**SCHRIFTLICHE AUFGABE 1**
In welchem Jahr schlossen sich laut dem Textauszug über die Hochschulrektorenkonferenz forschungsstarke Unis zum Klub U15 zusammen?
**SCHRIFTLICHE AUFGABE 2**
Welche Zitate aus nur einem Wort stehen im Textauszug über die Hochschulrektorenkonferenz in Anführungszeichen? Nenne alle.
**SCHRIFTLICHE AUFGABE 3**
Führe den Textauszug über die Hochschulrektorenkonferenz im Anschluss an seinen letzten Satz weiter.

**TEXTAUSZUG**
------------------------------------

Neubesetzung der Hochschulrektorenkonferenz:Eintracht in Frankfurt

Zuletzt war die Konferenz der Hochschulrektoren ein zerstrittener Haufen. Nun verordnet sie sich selbst Harmonie und wählt konfliktfrei drei neue Vizepräsidenten. Doch wie lange hält die Freundlichkeit?

Von Johann Osel

Die "Stimme der Hochschulen" für gut 300 Mitglieder, wie sich die Hochschulrektorenkonferenz (HRK) selbst nennt, war kaum noch zu hören. Als zerstrittener Haufen gilt der Dachverband seit gut zwei Jahren. Im Klub U15 hatten sich 2012 forschungsstarke Unis, zugleich HRK-Mitglieder, vereint - um eine eigene Lobbypolitik zu machen. Etwa bei der Frage, wie die Milliarden für Forschung in Zukunft verteilt werden. Wie unschön die Situation hinter verschlossenen Türen war, ließ sich an der Wortwahl in der Öffentlichkeit erkennen. Ein Rektor außerhalb des neuen Klubs sah U15 als "Beutegemeinschaft". Und fügte hinzu: "Members only" stehe nur "an Lokalen mit entsprechendem Ruf". Ein anderer warnte vor der "Kannibalisierung" unter den Unis. In Gesprächen fielen Begriffe wie "Raffzähne". Mit dem Streit soll es jetzt aber vorbei sein.

------------------------------------

**Gespeicherte Einträge**
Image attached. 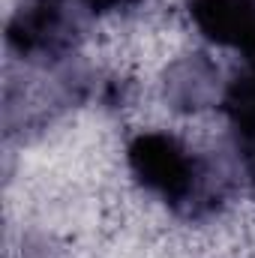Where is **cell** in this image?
<instances>
[{
  "label": "cell",
  "mask_w": 255,
  "mask_h": 258,
  "mask_svg": "<svg viewBox=\"0 0 255 258\" xmlns=\"http://www.w3.org/2000/svg\"><path fill=\"white\" fill-rule=\"evenodd\" d=\"M189 15L210 42L240 51L255 69V0H189Z\"/></svg>",
  "instance_id": "7a4b0ae2"
},
{
  "label": "cell",
  "mask_w": 255,
  "mask_h": 258,
  "mask_svg": "<svg viewBox=\"0 0 255 258\" xmlns=\"http://www.w3.org/2000/svg\"><path fill=\"white\" fill-rule=\"evenodd\" d=\"M129 168L135 180L162 201L180 207L198 189V165L192 153L165 132H144L129 141Z\"/></svg>",
  "instance_id": "6da1fadb"
},
{
  "label": "cell",
  "mask_w": 255,
  "mask_h": 258,
  "mask_svg": "<svg viewBox=\"0 0 255 258\" xmlns=\"http://www.w3.org/2000/svg\"><path fill=\"white\" fill-rule=\"evenodd\" d=\"M66 0H21L9 18L6 39L18 54H36L57 42Z\"/></svg>",
  "instance_id": "3957f363"
},
{
  "label": "cell",
  "mask_w": 255,
  "mask_h": 258,
  "mask_svg": "<svg viewBox=\"0 0 255 258\" xmlns=\"http://www.w3.org/2000/svg\"><path fill=\"white\" fill-rule=\"evenodd\" d=\"M225 114L234 126L249 180L255 186V69H246L237 75L225 93Z\"/></svg>",
  "instance_id": "277c9868"
},
{
  "label": "cell",
  "mask_w": 255,
  "mask_h": 258,
  "mask_svg": "<svg viewBox=\"0 0 255 258\" xmlns=\"http://www.w3.org/2000/svg\"><path fill=\"white\" fill-rule=\"evenodd\" d=\"M90 12L96 15H105V12H117V9H126V6H135L138 0H81Z\"/></svg>",
  "instance_id": "5b68a950"
}]
</instances>
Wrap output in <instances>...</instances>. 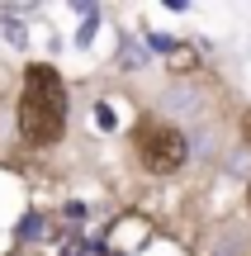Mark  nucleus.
<instances>
[{
    "instance_id": "obj_6",
    "label": "nucleus",
    "mask_w": 251,
    "mask_h": 256,
    "mask_svg": "<svg viewBox=\"0 0 251 256\" xmlns=\"http://www.w3.org/2000/svg\"><path fill=\"white\" fill-rule=\"evenodd\" d=\"M95 124H100V128H114V104H95Z\"/></svg>"
},
{
    "instance_id": "obj_1",
    "label": "nucleus",
    "mask_w": 251,
    "mask_h": 256,
    "mask_svg": "<svg viewBox=\"0 0 251 256\" xmlns=\"http://www.w3.org/2000/svg\"><path fill=\"white\" fill-rule=\"evenodd\" d=\"M24 138L28 142H52L66 124V95H62V81H57L52 66H33L28 72V90H24Z\"/></svg>"
},
{
    "instance_id": "obj_3",
    "label": "nucleus",
    "mask_w": 251,
    "mask_h": 256,
    "mask_svg": "<svg viewBox=\"0 0 251 256\" xmlns=\"http://www.w3.org/2000/svg\"><path fill=\"white\" fill-rule=\"evenodd\" d=\"M38 232H47V223L38 218V214H28V218H24V228H19V238L28 242V238H38Z\"/></svg>"
},
{
    "instance_id": "obj_4",
    "label": "nucleus",
    "mask_w": 251,
    "mask_h": 256,
    "mask_svg": "<svg viewBox=\"0 0 251 256\" xmlns=\"http://www.w3.org/2000/svg\"><path fill=\"white\" fill-rule=\"evenodd\" d=\"M71 256H119V252L100 247V242H81V247H71Z\"/></svg>"
},
{
    "instance_id": "obj_2",
    "label": "nucleus",
    "mask_w": 251,
    "mask_h": 256,
    "mask_svg": "<svg viewBox=\"0 0 251 256\" xmlns=\"http://www.w3.org/2000/svg\"><path fill=\"white\" fill-rule=\"evenodd\" d=\"M185 138L176 133V128H147V133H142V166H147V171H176L180 162H185Z\"/></svg>"
},
{
    "instance_id": "obj_5",
    "label": "nucleus",
    "mask_w": 251,
    "mask_h": 256,
    "mask_svg": "<svg viewBox=\"0 0 251 256\" xmlns=\"http://www.w3.org/2000/svg\"><path fill=\"white\" fill-rule=\"evenodd\" d=\"M147 48L152 52H176V43H171L166 34H147Z\"/></svg>"
}]
</instances>
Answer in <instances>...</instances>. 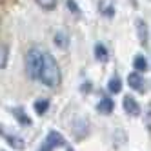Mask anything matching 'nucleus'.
I'll use <instances>...</instances> for the list:
<instances>
[{"mask_svg":"<svg viewBox=\"0 0 151 151\" xmlns=\"http://www.w3.org/2000/svg\"><path fill=\"white\" fill-rule=\"evenodd\" d=\"M38 78L47 88H57L60 84V68L51 53H42V66L38 71Z\"/></svg>","mask_w":151,"mask_h":151,"instance_id":"obj_1","label":"nucleus"},{"mask_svg":"<svg viewBox=\"0 0 151 151\" xmlns=\"http://www.w3.org/2000/svg\"><path fill=\"white\" fill-rule=\"evenodd\" d=\"M40 66H42V51L37 47L29 49L26 55V71L31 78H38Z\"/></svg>","mask_w":151,"mask_h":151,"instance_id":"obj_2","label":"nucleus"},{"mask_svg":"<svg viewBox=\"0 0 151 151\" xmlns=\"http://www.w3.org/2000/svg\"><path fill=\"white\" fill-rule=\"evenodd\" d=\"M58 146H66V138H64L60 133L57 131H49L47 138H46V142H44V147H42V151H51V149H55Z\"/></svg>","mask_w":151,"mask_h":151,"instance_id":"obj_3","label":"nucleus"},{"mask_svg":"<svg viewBox=\"0 0 151 151\" xmlns=\"http://www.w3.org/2000/svg\"><path fill=\"white\" fill-rule=\"evenodd\" d=\"M127 82H129V86H131L135 91L146 93V84H144V78L140 77V73H131V75L127 77Z\"/></svg>","mask_w":151,"mask_h":151,"instance_id":"obj_4","label":"nucleus"},{"mask_svg":"<svg viewBox=\"0 0 151 151\" xmlns=\"http://www.w3.org/2000/svg\"><path fill=\"white\" fill-rule=\"evenodd\" d=\"M124 109H126L127 115L137 116V115L140 113V106H138V102L133 99L131 95H127V96H124Z\"/></svg>","mask_w":151,"mask_h":151,"instance_id":"obj_5","label":"nucleus"},{"mask_svg":"<svg viewBox=\"0 0 151 151\" xmlns=\"http://www.w3.org/2000/svg\"><path fill=\"white\" fill-rule=\"evenodd\" d=\"M113 107H115V102L109 99V96H104V99L99 102V106H96V109H99L100 113H106V115H109L113 111Z\"/></svg>","mask_w":151,"mask_h":151,"instance_id":"obj_6","label":"nucleus"},{"mask_svg":"<svg viewBox=\"0 0 151 151\" xmlns=\"http://www.w3.org/2000/svg\"><path fill=\"white\" fill-rule=\"evenodd\" d=\"M137 27H138V35H140V40H142V46H147V42H149L147 26L142 22V20H137Z\"/></svg>","mask_w":151,"mask_h":151,"instance_id":"obj_7","label":"nucleus"},{"mask_svg":"<svg viewBox=\"0 0 151 151\" xmlns=\"http://www.w3.org/2000/svg\"><path fill=\"white\" fill-rule=\"evenodd\" d=\"M133 68H135L138 73L146 71V69H147V62H146V58H144L142 55H137V57L133 58Z\"/></svg>","mask_w":151,"mask_h":151,"instance_id":"obj_8","label":"nucleus"},{"mask_svg":"<svg viewBox=\"0 0 151 151\" xmlns=\"http://www.w3.org/2000/svg\"><path fill=\"white\" fill-rule=\"evenodd\" d=\"M13 113H15V116H17V120H18L20 124H22V126H29V124H31V118L24 113L22 107H17V109H15Z\"/></svg>","mask_w":151,"mask_h":151,"instance_id":"obj_9","label":"nucleus"},{"mask_svg":"<svg viewBox=\"0 0 151 151\" xmlns=\"http://www.w3.org/2000/svg\"><path fill=\"white\" fill-rule=\"evenodd\" d=\"M0 135H4V133L0 131ZM4 137H6V140H7V142L11 144L13 147H17V149H24V147H26V144H24L22 138H18V137H9V135H4Z\"/></svg>","mask_w":151,"mask_h":151,"instance_id":"obj_10","label":"nucleus"},{"mask_svg":"<svg viewBox=\"0 0 151 151\" xmlns=\"http://www.w3.org/2000/svg\"><path fill=\"white\" fill-rule=\"evenodd\" d=\"M107 89H109L111 93H120L122 91V80L118 77H113L109 80V84H107Z\"/></svg>","mask_w":151,"mask_h":151,"instance_id":"obj_11","label":"nucleus"},{"mask_svg":"<svg viewBox=\"0 0 151 151\" xmlns=\"http://www.w3.org/2000/svg\"><path fill=\"white\" fill-rule=\"evenodd\" d=\"M95 57L99 58L100 62H106L107 60V49L104 47V44H96L95 46Z\"/></svg>","mask_w":151,"mask_h":151,"instance_id":"obj_12","label":"nucleus"},{"mask_svg":"<svg viewBox=\"0 0 151 151\" xmlns=\"http://www.w3.org/2000/svg\"><path fill=\"white\" fill-rule=\"evenodd\" d=\"M55 44L62 49H66L68 47V35L64 33V31H58V33L55 35Z\"/></svg>","mask_w":151,"mask_h":151,"instance_id":"obj_13","label":"nucleus"},{"mask_svg":"<svg viewBox=\"0 0 151 151\" xmlns=\"http://www.w3.org/2000/svg\"><path fill=\"white\" fill-rule=\"evenodd\" d=\"M47 109H49V100H37L35 102V111L38 115H44Z\"/></svg>","mask_w":151,"mask_h":151,"instance_id":"obj_14","label":"nucleus"},{"mask_svg":"<svg viewBox=\"0 0 151 151\" xmlns=\"http://www.w3.org/2000/svg\"><path fill=\"white\" fill-rule=\"evenodd\" d=\"M6 64H7V47L0 44V69H4Z\"/></svg>","mask_w":151,"mask_h":151,"instance_id":"obj_15","label":"nucleus"},{"mask_svg":"<svg viewBox=\"0 0 151 151\" xmlns=\"http://www.w3.org/2000/svg\"><path fill=\"white\" fill-rule=\"evenodd\" d=\"M37 4L40 7H44V9H55L57 7V0H37Z\"/></svg>","mask_w":151,"mask_h":151,"instance_id":"obj_16","label":"nucleus"},{"mask_svg":"<svg viewBox=\"0 0 151 151\" xmlns=\"http://www.w3.org/2000/svg\"><path fill=\"white\" fill-rule=\"evenodd\" d=\"M68 7L71 9L73 13H80V7L77 6V2H75V0H68Z\"/></svg>","mask_w":151,"mask_h":151,"instance_id":"obj_17","label":"nucleus"},{"mask_svg":"<svg viewBox=\"0 0 151 151\" xmlns=\"http://www.w3.org/2000/svg\"><path fill=\"white\" fill-rule=\"evenodd\" d=\"M82 91H84V93L91 91V84H84V86H82Z\"/></svg>","mask_w":151,"mask_h":151,"instance_id":"obj_18","label":"nucleus"},{"mask_svg":"<svg viewBox=\"0 0 151 151\" xmlns=\"http://www.w3.org/2000/svg\"><path fill=\"white\" fill-rule=\"evenodd\" d=\"M68 151H73V149H71V147H69V149H68Z\"/></svg>","mask_w":151,"mask_h":151,"instance_id":"obj_19","label":"nucleus"}]
</instances>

------------------------------------

**LÖSUNG DER AUFGABE 1**
Im Jahr 2012.

**LÖSUNG DER AUFGABE 2**
Beutegemeinschaft, Kannibalisierung, Raffzähne

**LÖSUNG DER AUFGABE 3**
Die Frage nur: Wie lange? Vor Kurzem haben sich die Rektoren in Frankfurt getroffen, in Eintracht, wie Teilnehmer der nichtöffentlichen Sitzungen versichern. Eine Liste mit Forderungen an die Politik hat man erstellt, es geht - wie sollte es anders sein - ums Geld. Und zwar für alle. "Im Ergebnis haben wir uns wieder aufeinander zubewegt", sagte HRK-Präsident Horst Hippler der Süddeutschen Zeitung. Wenn man sehe, wie komplex im föderalen System die Lage der Hochschulen ist, so tue man "gut daran, sich gegenseitig zu unterstützen".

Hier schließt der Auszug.